Chemical hypoxia in human pluripotent NT2 stem cell-derived neurons: Effect of hydroxamic acid and benzamide-based epigenetic drugs

Rushita A Bagchi; Ashim K Bagchi; Ankita Salunke; Dipak K Hens; Pragna H Parikh

doi:10.31117/neuroscirn.v2i3.30

Rushita A Bagchi Department of Medicine, University of Colorado Anschutz Medical Campus, Aurora, Colorado, USA.
Ashim K Bagchi Institute of Cardiovascular Sciences, St. Boniface Albrechtsen Research Centre, Winnipeg, Manitoba, Canada.
Ankita Salunke Department of Zoology, The Maharaja Sayajirao University of Baroda, Vadodara, Gujarat, India.
Dipak K Hens Sonamukhi College, The University of Burdwan, West Bengal, India.
Pragna H Parikh Department of Zoology, The Maharaja Sayajirao University of Baroda, Vadodara, Gujarat, India.

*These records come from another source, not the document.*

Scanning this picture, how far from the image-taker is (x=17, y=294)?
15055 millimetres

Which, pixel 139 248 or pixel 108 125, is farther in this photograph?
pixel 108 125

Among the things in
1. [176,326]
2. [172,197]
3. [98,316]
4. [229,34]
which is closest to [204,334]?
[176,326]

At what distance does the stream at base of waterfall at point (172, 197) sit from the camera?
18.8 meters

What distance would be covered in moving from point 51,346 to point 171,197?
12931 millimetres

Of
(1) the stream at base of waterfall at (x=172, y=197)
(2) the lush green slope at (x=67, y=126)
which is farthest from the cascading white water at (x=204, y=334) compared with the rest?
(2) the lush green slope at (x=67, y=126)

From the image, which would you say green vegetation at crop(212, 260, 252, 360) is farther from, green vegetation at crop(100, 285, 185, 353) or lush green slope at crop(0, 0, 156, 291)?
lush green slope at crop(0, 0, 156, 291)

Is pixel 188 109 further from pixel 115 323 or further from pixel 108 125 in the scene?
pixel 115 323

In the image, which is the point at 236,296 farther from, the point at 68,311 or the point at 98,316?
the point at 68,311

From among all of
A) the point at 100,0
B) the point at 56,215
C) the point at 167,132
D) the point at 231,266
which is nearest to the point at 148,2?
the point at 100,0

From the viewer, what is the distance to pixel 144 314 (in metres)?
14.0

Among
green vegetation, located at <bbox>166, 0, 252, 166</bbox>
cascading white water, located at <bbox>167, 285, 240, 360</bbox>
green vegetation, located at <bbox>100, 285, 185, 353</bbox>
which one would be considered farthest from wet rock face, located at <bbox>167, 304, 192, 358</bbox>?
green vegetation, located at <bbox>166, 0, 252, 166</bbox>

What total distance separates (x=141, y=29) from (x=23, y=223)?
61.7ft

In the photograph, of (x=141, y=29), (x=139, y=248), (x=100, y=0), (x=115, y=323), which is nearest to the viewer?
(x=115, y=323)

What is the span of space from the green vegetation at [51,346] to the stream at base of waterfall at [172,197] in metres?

DOI: https://doi.org/10.31117/neuroscirn.v2i3.30

Keywords: pluripotent, neuron, hypoxia, histone deacetylase, gene expression

Abstract

Hypoxia-induced oxidative stress contributes to neuronal damage leading to many neurodegenerative disorders. Hypoxia promotes many downstream effectors such as hypoxia-inducible factor-1α (HIF-1α) in order to restore respiratory homeostasis due to low oxygen availability and increased ROS. Use of histone deacetylase (HDAC) inhibitors may modulate hypoxia-induced neuronal cell damage. In this study, we used two chemically diverse HDAC inhibitors to investigate their effect on hypoxia-exposed neuronal cells. Human pluripotent NT-2 stem cell-derived neuronal differentiated cells were exposed to CoCl₂ pre-treatment for 6h to induce hypoxia, prior to supplementation of HDAC inhibitor (SAHA or MGCD0103). Treatment with HDAC inhibitor improved cell viability in hypoxia-induced neuronal cells. The increased HIF1α expression in hypoxia-induced neuronal cells was blunted by these HDAC inhibitors with a concomitant decrease in ROS production. CoCl₂ treatment caused an increase in IL-1β, which was significantly inhibited by these HDAC inhibitors. Furthermore, apoptosis induced in these CoCl₂ treated neuronal cells was mitigated by SAHA as well MGCD0103 suggesting that these HDAC inhibitors are capable of reducing cellular toxicity, inflammation and apoptosis, and thus, could be beneficial as therapeutic molecules for many neuropathological conditions.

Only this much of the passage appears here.